Suara itu … Alfan yang mengenali suaranya langsung membelalakkan mata.
“Bulan?” tebak Alfan yang dijawab dengan anggukan kepala oleh wanita itu. “Dari mana? Kok dari arah lain?” tanyanya karena Bulan tidak keluar dari pintu kedatangan melainkan dari arah lain.

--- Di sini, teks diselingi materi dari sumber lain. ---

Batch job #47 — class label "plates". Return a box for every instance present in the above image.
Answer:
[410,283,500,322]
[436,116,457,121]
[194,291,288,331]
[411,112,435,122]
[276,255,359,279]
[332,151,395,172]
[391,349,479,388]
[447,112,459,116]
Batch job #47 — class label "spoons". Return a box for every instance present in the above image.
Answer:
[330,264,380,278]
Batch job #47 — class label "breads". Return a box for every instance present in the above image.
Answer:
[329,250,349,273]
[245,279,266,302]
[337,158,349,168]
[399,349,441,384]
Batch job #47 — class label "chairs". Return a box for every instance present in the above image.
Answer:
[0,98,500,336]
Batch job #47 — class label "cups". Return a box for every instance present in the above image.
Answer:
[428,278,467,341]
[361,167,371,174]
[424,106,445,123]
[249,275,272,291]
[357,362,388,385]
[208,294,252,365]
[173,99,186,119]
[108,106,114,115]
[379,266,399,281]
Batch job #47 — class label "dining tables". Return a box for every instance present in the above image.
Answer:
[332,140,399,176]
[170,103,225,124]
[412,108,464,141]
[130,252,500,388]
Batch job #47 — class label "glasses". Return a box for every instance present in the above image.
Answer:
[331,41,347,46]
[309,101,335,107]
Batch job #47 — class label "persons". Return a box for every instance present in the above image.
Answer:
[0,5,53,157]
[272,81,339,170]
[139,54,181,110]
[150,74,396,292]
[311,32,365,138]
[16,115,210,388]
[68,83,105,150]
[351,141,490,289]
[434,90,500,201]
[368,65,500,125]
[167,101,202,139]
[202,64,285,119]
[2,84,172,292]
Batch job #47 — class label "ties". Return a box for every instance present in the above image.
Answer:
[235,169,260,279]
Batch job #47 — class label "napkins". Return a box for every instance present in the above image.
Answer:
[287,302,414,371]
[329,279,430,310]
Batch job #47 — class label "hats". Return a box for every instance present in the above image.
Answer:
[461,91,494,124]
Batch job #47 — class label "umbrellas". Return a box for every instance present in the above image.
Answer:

“Dari toilet sebentar,” jawabnya.
Alfan menatap Bulan seolah meneliti penampilannya. Namun tidak ada yang aneh, semuanya masih sama hanya saja ia menyadari bahwa warna rambut istrinya telah berganti.
“Kamu warnai rambutmu?”
“Iya,” jawab Bulan singkat.
Setelahnya tak ada lagi obrolan. Alfan mengambil dua koper yang dibawa istrinya.
“Kamu bawa baju sebanyak ini?” tanya Alfan ketika mereka berjalan menuju tempat dimana mobilnya berada.
Bulan menggeleng. “Bukan, Mas. Yang satu koper isinya oleh-oleh.”
“Sebanyak itu? Apa saja yang kamu beli,” gumamnya diiringi keterkejutan di wajahnya.
Bulan tak merespon. Ia masuk ke dalam mobil lebih dulu ketika Alfan masih memasukkan kopernya ke dalam bagasi mobil.
Mobil kemudian melaju membelah jalanan kota Jakarta yang mulai padat merayap.
“Langsung ke rumah Mama Silvi ya, Mas. Aku sudah berjanji akan langsung ke sana,” kata Bulan.
“Okay!”
Hanya membutuhkan waktu sekitar empat puluh lima menit akhirnya mobil yang dikendarai Alfan telah tiba di sebuah perumahan mewah dengan pemandangan yang hijau dan asri dengan tumbuhan segar di sepanjang jalan masuk ke dalam perumahan.
Mediterania Town, namanya.
Berada di sini saat pagi hari mungkin akan menyenangkan karena suasana yang damai seperti di desa.
“Di sini sejuk ya,” gumam Bulan.
Alfan mengangguk setuju.
“Kenapa Mas Alfan tidak membeli rumah di sini saja?” tanya Bulan.
“Mahal, tabunganku belum cukup.” Diiringi dengan ledakan tawa pelan seolah ucapannya menunjukkan keseriusan.
Bulan menatap Alfan dengan menaikkan alisnya. “Aku serius bertanya, Mas.”
Alfan menghentikan tawanya. Ia menoleh ke arah Bulan yang juga tengah melirik ke arahnya.
“Memang benar. Uangku tidak cukup untuk beli rumah di sini. Apa kamu mau pindah? Jika ya aku akan meminta papa meminjamkan aku uang untuk membeli rumah di sini,” ucap Alfan dengan nada serius.
Bulan menggeleng. “Aku tidak bermaksud, hanya bertanya saja. Permata Greenland sudah cukup mewah bagiku,” jawabnya sungguh-sungguh.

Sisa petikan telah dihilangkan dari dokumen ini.